→ SUPPLIED MATERIAL

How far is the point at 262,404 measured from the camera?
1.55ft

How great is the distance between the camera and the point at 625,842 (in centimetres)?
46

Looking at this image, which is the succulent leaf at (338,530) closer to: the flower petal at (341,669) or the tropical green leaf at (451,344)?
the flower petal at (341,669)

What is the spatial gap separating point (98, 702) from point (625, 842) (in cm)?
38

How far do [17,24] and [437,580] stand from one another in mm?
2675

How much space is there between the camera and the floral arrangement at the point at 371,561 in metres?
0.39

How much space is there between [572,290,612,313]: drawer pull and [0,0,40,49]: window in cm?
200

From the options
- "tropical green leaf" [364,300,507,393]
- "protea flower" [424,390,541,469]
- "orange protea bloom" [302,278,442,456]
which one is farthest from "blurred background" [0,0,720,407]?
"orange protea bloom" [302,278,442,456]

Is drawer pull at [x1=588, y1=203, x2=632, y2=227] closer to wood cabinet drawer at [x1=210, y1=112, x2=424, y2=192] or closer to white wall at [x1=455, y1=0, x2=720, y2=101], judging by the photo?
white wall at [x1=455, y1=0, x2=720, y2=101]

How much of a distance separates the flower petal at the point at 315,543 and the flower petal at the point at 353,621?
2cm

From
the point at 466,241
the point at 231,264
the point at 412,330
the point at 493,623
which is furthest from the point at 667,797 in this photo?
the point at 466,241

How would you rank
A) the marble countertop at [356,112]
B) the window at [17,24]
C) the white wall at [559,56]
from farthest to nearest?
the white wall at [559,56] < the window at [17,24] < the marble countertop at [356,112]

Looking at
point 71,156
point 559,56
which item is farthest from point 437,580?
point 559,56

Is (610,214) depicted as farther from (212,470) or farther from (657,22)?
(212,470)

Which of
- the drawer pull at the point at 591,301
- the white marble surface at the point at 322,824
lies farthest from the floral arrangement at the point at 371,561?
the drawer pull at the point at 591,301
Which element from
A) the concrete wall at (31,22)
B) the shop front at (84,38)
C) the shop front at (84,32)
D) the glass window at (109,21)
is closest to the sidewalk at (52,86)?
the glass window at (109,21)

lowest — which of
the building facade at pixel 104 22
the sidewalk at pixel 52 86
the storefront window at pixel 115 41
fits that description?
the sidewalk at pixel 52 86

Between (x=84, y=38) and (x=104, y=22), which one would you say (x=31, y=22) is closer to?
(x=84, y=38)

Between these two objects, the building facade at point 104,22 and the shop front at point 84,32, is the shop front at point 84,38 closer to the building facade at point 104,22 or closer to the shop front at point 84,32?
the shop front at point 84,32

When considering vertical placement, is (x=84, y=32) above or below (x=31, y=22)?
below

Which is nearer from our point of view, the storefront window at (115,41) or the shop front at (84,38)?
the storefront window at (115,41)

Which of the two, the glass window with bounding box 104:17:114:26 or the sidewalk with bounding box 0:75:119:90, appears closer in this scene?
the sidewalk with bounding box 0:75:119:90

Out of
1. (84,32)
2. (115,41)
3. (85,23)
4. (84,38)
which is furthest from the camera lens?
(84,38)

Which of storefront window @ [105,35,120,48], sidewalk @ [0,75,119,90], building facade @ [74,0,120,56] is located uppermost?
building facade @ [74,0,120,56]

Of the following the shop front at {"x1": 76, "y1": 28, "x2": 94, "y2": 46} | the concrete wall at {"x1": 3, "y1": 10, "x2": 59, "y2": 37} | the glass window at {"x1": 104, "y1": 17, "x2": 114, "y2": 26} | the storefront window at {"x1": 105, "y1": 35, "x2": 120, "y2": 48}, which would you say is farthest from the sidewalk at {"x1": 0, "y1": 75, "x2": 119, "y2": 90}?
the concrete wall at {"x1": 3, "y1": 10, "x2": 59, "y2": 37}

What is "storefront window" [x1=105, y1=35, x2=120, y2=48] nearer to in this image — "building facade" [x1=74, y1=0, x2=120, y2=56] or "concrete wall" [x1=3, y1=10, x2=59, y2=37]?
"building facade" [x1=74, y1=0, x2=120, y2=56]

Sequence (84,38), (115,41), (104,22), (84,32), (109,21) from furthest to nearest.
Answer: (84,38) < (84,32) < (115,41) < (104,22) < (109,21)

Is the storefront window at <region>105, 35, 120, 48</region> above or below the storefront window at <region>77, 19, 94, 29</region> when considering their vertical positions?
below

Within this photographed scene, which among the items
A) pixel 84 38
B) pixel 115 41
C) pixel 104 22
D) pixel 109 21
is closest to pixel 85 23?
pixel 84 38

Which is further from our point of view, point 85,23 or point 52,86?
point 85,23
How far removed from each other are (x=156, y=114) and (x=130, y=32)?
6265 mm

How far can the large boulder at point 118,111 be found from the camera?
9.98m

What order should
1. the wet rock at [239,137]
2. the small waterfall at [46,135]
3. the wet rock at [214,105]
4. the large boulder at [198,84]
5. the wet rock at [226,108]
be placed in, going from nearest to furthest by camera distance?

→ AIM OF THE EXERCISE
Return all of the rows above word for word, with no changes.

→ WORKED ANSWER
How far is the point at 262,404 measured from the camera?
1.55ft

How great is the distance between the camera and the point at 625,842 (in centimetres)?
46

Looking at this image, which is the succulent leaf at (338,530) closer to: the flower petal at (341,669) or the tropical green leaf at (451,344)?
the flower petal at (341,669)

What is the spatial gap separating point (98, 702) from point (625, 842) (in cm)?
38

How far do [17,24] and [437,580] stand from one another in mm?
2675

How much space is there between the camera and the floral arrangement at the point at 371,561 in metres?
0.39

How much space is there between [572,290,612,313]: drawer pull and [0,0,40,49]: window in cm?
200

From the options
- "tropical green leaf" [364,300,507,393]
- "protea flower" [424,390,541,469]
- "orange protea bloom" [302,278,442,456]
which one is farthest from "blurred background" [0,0,720,407]?
"orange protea bloom" [302,278,442,456]

Is drawer pull at [x1=588, y1=203, x2=632, y2=227] closer to wood cabinet drawer at [x1=210, y1=112, x2=424, y2=192] or closer to white wall at [x1=455, y1=0, x2=720, y2=101], judging by the photo?
white wall at [x1=455, y1=0, x2=720, y2=101]

How much of a distance separates the flower petal at the point at 315,543 and the flower petal at the point at 353,621?
2cm

From
the point at 466,241
the point at 231,264
the point at 412,330
the point at 493,623
which is furthest from the point at 667,797 in this photo?
the point at 466,241

How would you rank
A) the marble countertop at [356,112]
B) the window at [17,24]
C) the white wall at [559,56]
from farthest to nearest?
the white wall at [559,56] < the window at [17,24] < the marble countertop at [356,112]

Looking at
point 71,156
point 559,56
which item is farthest from point 437,580?
point 559,56

Is (610,214) depicted as farther from (212,470) or farther from (657,22)?
(212,470)

Which of
- the drawer pull at the point at 591,301
- the white marble surface at the point at 322,824
lies farthest from the floral arrangement at the point at 371,561?
the drawer pull at the point at 591,301
Which element from
A) the concrete wall at (31,22)
B) the shop front at (84,38)
C) the shop front at (84,32)
D) the glass window at (109,21)
is closest to the sidewalk at (52,86)?
the glass window at (109,21)

lowest — which of
the building facade at pixel 104 22
the sidewalk at pixel 52 86
the storefront window at pixel 115 41
fits that description?
the sidewalk at pixel 52 86

Between (x=84, y=38) and (x=104, y=22), which one would you say (x=31, y=22) is closer to?
(x=84, y=38)

Between these two objects, the building facade at point 104,22 and the shop front at point 84,32, is the shop front at point 84,38 closer to the building facade at point 104,22 or closer to the shop front at point 84,32?
the shop front at point 84,32

When considering vertical placement, is (x=84, y=32) above or below (x=31, y=22)?
below

Which is nearer from our point of view, the storefront window at (115,41) or the shop front at (84,38)?
the storefront window at (115,41)

Which of the two, the glass window with bounding box 104:17:114:26 or the sidewalk with bounding box 0:75:119:90, appears closer in this scene?
the sidewalk with bounding box 0:75:119:90

Out of
1. (84,32)
2. (115,41)
3. (85,23)
4. (84,38)
which is furthest from the camera lens?
(84,38)

Which of storefront window @ [105,35,120,48], sidewalk @ [0,75,119,90], building facade @ [74,0,120,56] is located uppermost?
building facade @ [74,0,120,56]

Of the following the shop front at {"x1": 76, "y1": 28, "x2": 94, "y2": 46} | the concrete wall at {"x1": 3, "y1": 10, "x2": 59, "y2": 37} | the glass window at {"x1": 104, "y1": 17, "x2": 114, "y2": 26} | the storefront window at {"x1": 105, "y1": 35, "x2": 120, "y2": 48}, which would you say is farthest from the sidewalk at {"x1": 0, "y1": 75, "x2": 119, "y2": 90}?
the concrete wall at {"x1": 3, "y1": 10, "x2": 59, "y2": 37}

What is "storefront window" [x1=105, y1=35, x2=120, y2=48] nearer to in this image — "building facade" [x1=74, y1=0, x2=120, y2=56] or "concrete wall" [x1=3, y1=10, x2=59, y2=37]?
"building facade" [x1=74, y1=0, x2=120, y2=56]

Sequence (84,38), (115,41), (104,22), (84,32), (109,21) from furthest to nearest.
Answer: (84,38) < (84,32) < (115,41) < (104,22) < (109,21)

Is the storefront window at <region>105, 35, 120, 48</region> above or below the storefront window at <region>77, 19, 94, 29</region> when considering their vertical positions?
below

Within this photographed scene, which among the items
A) pixel 84 38
B) pixel 115 41
C) pixel 104 22
D) pixel 109 21
is closest to pixel 85 23?
pixel 84 38

Which is further from our point of view, point 85,23 or point 52,86?
point 85,23
How far removed from each other are (x=156, y=114) and (x=130, y=32)?
6265 mm

How far can the large boulder at point 118,111 be found from the camera?
9.98m

What order should
1. the wet rock at [239,137]
2. the small waterfall at [46,135]
3. the wet rock at [214,105]
4. the large boulder at [198,84]
5. the wet rock at [226,108]
be placed in, going from nearest to furthest by camera distance?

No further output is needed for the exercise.